Mario Vargas Llosa sobre Pablo Neruda

 

«Cuando yo era un niño de pantalón corto todavía, allá en Cochabamba, Bolivia, donde pasé mis primeros diez años de vida, mi madre tenía en su velador una edición de tapas azules, con un río de estrellas blancas, de los Veinte poemas de amor y una canción desesperada…». Le conoció en París en aquellos años ’60, en casa de Jorge Edwards, y llegaron a ser amigos, aunque confesó que le intimidaba su estatura literaria, el hechizo de su poesía. «No hay en lengua española una obra poética tan exuberante y multitudinaria como la de Pablo Neruda, una poesía que haya tocado tantos mundos diferentes e irrigado vocaciones y talentos tan varios.
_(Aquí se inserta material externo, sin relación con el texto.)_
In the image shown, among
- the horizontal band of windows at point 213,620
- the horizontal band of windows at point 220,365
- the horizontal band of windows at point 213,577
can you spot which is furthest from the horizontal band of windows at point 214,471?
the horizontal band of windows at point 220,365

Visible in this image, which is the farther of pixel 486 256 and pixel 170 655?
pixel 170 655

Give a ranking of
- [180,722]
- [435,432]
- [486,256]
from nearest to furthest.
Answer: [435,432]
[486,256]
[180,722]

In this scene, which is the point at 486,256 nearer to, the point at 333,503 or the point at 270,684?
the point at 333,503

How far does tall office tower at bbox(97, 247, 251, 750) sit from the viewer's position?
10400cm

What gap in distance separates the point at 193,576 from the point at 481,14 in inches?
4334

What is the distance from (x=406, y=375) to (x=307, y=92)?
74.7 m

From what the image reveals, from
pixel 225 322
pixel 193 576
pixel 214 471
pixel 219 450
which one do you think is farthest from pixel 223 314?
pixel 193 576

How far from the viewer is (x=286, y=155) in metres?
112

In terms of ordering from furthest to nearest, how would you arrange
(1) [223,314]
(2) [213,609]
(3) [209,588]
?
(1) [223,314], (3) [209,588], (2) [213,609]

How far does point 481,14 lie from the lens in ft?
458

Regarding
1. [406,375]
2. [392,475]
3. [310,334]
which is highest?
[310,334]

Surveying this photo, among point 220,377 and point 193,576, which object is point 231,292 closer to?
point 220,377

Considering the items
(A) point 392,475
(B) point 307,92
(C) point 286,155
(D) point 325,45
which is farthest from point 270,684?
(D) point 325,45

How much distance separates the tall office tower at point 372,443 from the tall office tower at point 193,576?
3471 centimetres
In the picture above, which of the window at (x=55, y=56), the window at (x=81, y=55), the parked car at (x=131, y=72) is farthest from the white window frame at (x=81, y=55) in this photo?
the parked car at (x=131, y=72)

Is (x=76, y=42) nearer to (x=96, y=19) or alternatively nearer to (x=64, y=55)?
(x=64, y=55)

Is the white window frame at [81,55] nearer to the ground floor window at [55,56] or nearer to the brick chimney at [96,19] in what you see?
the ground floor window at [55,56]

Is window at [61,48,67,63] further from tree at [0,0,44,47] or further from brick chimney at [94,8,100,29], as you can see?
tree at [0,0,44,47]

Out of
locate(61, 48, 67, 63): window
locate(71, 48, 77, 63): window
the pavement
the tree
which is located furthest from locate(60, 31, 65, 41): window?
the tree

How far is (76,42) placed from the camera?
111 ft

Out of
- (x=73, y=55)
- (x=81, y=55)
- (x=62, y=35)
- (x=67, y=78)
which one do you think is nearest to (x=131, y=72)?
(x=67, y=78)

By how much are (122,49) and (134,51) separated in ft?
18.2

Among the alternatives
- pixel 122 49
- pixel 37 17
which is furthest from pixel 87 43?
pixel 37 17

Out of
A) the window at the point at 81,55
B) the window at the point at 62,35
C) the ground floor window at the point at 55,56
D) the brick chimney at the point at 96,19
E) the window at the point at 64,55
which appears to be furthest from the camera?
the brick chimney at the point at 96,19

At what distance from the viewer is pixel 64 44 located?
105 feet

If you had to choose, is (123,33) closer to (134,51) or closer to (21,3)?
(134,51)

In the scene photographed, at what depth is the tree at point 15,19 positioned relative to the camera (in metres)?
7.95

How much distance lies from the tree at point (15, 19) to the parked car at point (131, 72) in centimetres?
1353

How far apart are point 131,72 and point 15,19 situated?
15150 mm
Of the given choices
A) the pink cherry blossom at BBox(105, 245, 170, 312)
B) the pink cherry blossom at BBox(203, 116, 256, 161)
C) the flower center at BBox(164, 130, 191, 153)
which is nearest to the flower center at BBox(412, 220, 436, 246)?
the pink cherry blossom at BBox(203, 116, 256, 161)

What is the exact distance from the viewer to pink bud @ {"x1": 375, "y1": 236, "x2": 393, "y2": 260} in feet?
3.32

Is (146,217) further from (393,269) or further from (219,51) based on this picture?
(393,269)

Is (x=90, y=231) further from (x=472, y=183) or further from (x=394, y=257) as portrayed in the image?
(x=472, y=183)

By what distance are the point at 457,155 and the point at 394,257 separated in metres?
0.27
El único caso comparable que conozco en otras lenguas es el de Víctor Hugo».

 

Mario Vargas Llosa 

(Del libro de Mario Amorós: Neruda: El Príncipe de los Poetas)

 

 

Jorge Mario Pedro Vargas Llosa (Arequipa, Perú, 28 de marzo de 1936), escritor, político y periodista peruano. Premio Nobel de Literatura 2010. Pasa su infancia entre Bolivia y Perú y al terminar sus estudios primarios colabora en los diarios La Crónica y La Industria. Vargas Llosa recibió en 2010 el Premio Nobel de Literatura y para la ocasión pronunció un discurso titulado Elogio de la lectura y la ficción. También ha sido distinguido con el Premio Rómulo Gallegos (1967), el Premio Príncipe de Asturias de las Letras (1986) y el Premio Cervantes (1994), entre otros muchos.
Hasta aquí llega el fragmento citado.